■ **Work order A**:
Using the passage on verifying code changes, answer each question.
(i) How long should a cold start from README/package.json/Makefile be timeboxed?
(ii) What exact report is given when a change has no runtime surface?
(iii) If users click buttons, how should the flow be tested?
■ **Work order B**: Write the next part of the passage on verifying code changes, beginning after its final sentence.

■ **Provided passage**:
Prompt / agent config the agent run the agent, capture its behavior
CI workflow Actions dispatch it, read the run

Internal function? Not a surface. Something in the repo calls it and that caller ends at one of the rows above. Follow it there. A bash security gate's surface isn't the function's return value — it's the CLI prompting or auto-allowing when you type the command.

No runtime surface at all — docs-only, type declarations with no emit, build config that produces no behavioral diff — report BLOCKED — no runtime surface: (reason). Don't run tests to fill the space.

Get a handle

Check for existing knowledge before cold-starting:

  • .claude/skills/*verifier*/ — if one matches your surface (CLI verifier for a CLI change, etc.), route to it. It knows readiness signals and env gotchas you don't. Mismatched surface → skip that one, try the next. Stale verifier (fails on mechanics unrelated to the change) → ask the user whether to patch it; don't FAIL the change for verifier rot.
  • .claude/skills/run-*/ — knows how to build and launch. Use its primitives as your handle.
  • Neither — cold start from README/package.json/Makefile. Timebox ~15min. Stuck → BLOCKED with exactly where, plus a filled-in /run-skill-generator prompt. Got through → mention /init-verifiers in your report so next time is faster.

Drive it

Smallest path that makes the changed code execute:

  • Changed a flag? Run with it.
  • Changed a handler? Hit that route.
  • Changed error handling? Trigger the error.
  • Changed an internal function? Find the CLI command / request / render that reaches it. Run that.

Read your plan back before running. If every step is build / typecheck / run test file — you've planned a CI rerun, not a verification. Find a step that reaches the surface or report BLOCKED.

Once the claim checks out, keep going: break it (empty input, huge input, interrupt mid-op), combine it (new thing + old thing), wander (what's adjacent? what looked off?). The PR description is what the author intended. Your job includes what they didn't.

End-to-end, through the real interface. Pieces passing in isolation doesn't mean the flow works — seams are where bugs hide. If users click buttons, test by clicking buttons, not by curling the API underneath.

Capture

Stdout, response bodies, screenshots, pane dumps. Captured output is evidence; your memory isn't. Something unexpected? Don't route around it — capture, note, decide if it's the change or the environment. Unrelated breakage is a finding, not noise.

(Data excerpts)
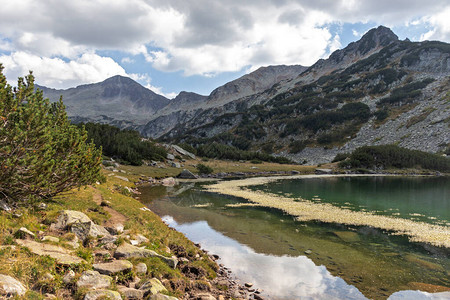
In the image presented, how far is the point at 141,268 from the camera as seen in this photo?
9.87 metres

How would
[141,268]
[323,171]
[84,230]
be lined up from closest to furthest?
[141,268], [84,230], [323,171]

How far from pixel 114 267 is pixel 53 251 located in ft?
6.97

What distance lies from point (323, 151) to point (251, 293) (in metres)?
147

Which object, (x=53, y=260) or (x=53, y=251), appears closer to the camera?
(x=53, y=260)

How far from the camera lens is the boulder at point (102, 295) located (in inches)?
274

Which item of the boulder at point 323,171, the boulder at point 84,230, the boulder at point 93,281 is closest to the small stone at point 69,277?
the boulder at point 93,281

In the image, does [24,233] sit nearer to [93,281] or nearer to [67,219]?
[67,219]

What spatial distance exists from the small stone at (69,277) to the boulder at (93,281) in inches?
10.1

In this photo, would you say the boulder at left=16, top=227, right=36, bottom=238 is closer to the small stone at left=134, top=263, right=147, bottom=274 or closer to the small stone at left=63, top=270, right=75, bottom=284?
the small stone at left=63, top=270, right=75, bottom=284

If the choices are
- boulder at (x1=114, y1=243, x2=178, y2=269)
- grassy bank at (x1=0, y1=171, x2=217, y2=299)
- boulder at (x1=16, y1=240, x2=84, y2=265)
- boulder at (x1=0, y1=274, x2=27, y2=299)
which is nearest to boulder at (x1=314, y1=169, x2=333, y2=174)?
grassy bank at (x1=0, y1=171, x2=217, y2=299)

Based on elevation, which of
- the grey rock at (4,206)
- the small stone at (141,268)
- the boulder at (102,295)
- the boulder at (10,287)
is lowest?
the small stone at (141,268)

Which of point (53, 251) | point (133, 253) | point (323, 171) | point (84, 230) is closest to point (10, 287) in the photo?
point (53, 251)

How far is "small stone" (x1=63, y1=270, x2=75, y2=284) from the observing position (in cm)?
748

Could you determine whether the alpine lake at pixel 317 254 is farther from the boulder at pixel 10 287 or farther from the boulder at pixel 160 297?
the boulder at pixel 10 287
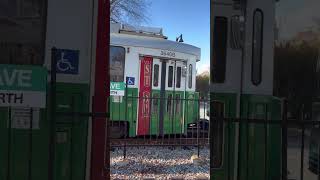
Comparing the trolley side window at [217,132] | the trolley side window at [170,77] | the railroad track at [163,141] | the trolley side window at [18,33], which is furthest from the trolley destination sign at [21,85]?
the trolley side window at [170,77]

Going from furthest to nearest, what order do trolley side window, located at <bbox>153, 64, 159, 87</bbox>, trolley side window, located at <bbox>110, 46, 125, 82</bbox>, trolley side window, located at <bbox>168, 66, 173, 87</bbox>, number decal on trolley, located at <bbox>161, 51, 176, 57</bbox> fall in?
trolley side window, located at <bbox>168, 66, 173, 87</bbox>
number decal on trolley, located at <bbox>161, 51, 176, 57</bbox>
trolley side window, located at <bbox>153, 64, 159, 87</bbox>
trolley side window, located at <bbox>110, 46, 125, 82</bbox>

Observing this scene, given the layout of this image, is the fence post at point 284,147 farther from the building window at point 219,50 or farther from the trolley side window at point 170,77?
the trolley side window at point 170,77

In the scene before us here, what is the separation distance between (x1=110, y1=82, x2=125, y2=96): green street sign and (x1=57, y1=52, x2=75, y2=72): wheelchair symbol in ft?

■ **Exercise response A**:
(i) About 15 minutes.
(ii) "BLOCKED — no runtime surface: (reason)".
(iii) By clicking buttons, not by curling the API underneath.

■ **Exercise response B**:
Shared process state (tmux, ports, lockfiles) — isolate. tmux -L name, bind :0, mktemp -d. You share a namespace with your host.

Report

Inline, final message:

## Verification: <one-line what changed>

**Verdict:** PASS | FAIL | BLOCKED

**Claim:** <what it's supposed to do — your read of the diff and/or
the stated claim; note any mismatch>

**Method:** <how you got a handle — which verifier/run-skill, or
cold start; what you launched>

### Steps

Each step is one thing you did to the **running app** and what it
showed. Build/install/checkout are setup, not steps. Test runs and
typecheck don't belong here — they're CI's output.

1. <what you did to the running app> → <what you observed> — ✅/❌
   <evidence: the app's own output — pane capture, response body,
   screenshot path>
2. ...

**Screenshot / sample:** <the one frame a reviewer looks at to see
the feature — image path for GUI/TUI, code block for library/API;
omit for build/types-only>

### Findings
<Claim mismatch, unrelated breakage, env notes, pre-existing bugs
near the change.>

Verdicts:

  • PASS — you ran the app, the change did what it should at its surface. Not: tests pass, builds clean, code looks right.
  • FAIL — you ran it and it doesn't. Or it breaks something else. Or claim and diff disagree materially.
  • BLOCKED — couldn't reach a state where the change is observable, or no runtime surface exists. Not a verdict on the change. Env blocker → say exactly where + /run-skill-generator prompt. No surface → one line why.

No partial pass. "3 of 4 passed" is FAIL until 4 passes or is explained away.

When in doubt, FAIL. False PASS ships broken code; false FAIL costs one more human look. Ambiguous output is FAIL with the raw capture attached — don't interpret.